# Google Maps & Phone Memory



## Kassie (Sep 13, 2014)

Does the phone memory & RAM affect the loading speed of Google Maps?

I'm using an older Android phone that only has 1GB of RAM and 1.3 GB for internal storage (already full). I've noticed that Google Maps takes a long time to load and get going when I hit "Navigate" from both the Uber and Lyft apps.

This is annoying because once I start the ride, if I don't know where the destination is exactly, I have to ask the passenger if we're going left or right, etc. because Google Maps is still loading. And if I seat still until GMaps loads completely, the passengers get testy because the ride has already started. 
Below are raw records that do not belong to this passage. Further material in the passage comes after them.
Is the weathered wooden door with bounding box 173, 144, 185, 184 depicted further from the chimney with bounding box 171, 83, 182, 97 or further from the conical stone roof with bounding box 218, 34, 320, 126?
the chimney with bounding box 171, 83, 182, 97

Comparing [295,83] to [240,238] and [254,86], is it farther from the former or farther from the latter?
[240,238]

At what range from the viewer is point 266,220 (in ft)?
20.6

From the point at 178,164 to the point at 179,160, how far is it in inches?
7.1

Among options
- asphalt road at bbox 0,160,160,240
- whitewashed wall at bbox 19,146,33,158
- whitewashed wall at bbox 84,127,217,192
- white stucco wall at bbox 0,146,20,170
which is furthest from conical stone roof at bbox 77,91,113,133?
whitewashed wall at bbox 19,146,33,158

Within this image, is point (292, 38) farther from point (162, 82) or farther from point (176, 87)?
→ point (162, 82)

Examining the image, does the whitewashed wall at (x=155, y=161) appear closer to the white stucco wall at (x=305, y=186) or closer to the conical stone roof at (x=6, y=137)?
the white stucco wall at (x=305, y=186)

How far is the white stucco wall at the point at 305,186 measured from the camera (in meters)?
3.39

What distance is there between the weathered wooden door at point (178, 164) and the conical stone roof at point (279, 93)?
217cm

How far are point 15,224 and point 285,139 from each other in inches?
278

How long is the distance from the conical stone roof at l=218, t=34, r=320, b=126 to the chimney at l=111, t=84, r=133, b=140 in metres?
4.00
So my question is, will a new phone with better RAM & Memory capacity speed up Google Maps, or is this loading problem an issue with the apps? Does Google Maps load right away for you, and if so, which phone are you using?

Thanks for any input.


----------



## LAuberX (Jun 3, 2014)

Yes, your phone is slow... I used a cheap LG phone until May that was a dog too, I am on Tmobile with a sim card so I bought a new Motorola G LTE from Motorola's website

MUCH better / faster, around $240.00 shipped to my door. I own it outright, no contract.


----------



## Jay2dresq (Oct 1, 2014)

Last week I just got a HTC One M8 on Amazon for $50, on AT&T's website it was $200. Only took 2 days to arrive via UPS. Its a lot of phone for the money. I don't know if I'll ever order another phone straight from AT&T again.


----------



## Fauxknight (Aug 12, 2014)

I bought a mid grade no contract, the LG Volt. Runs everything pretty smoothly, I figured any newer phone should be able to handle it, but I did avoid the $50 phones just in case they were a little underpowered. $150 for the phone and $35/mo for no contract unlimited data under Virgin...nice than the Uber phone and cheaper than what they are charging.


----------



## sdrivingman3122 (Nov 18, 2014)

hi kassie, yes you need a fast phone to switch between apps and google maps or waze. 2 gb or 3 gb memory. i'm using nexus 5

my recommendation for android is moto x 2014 or nexus 5. I had a 2014 moto g but 1gb of memory and the phone was too slow for me. I actually lost customers because i was getting notified late!


----------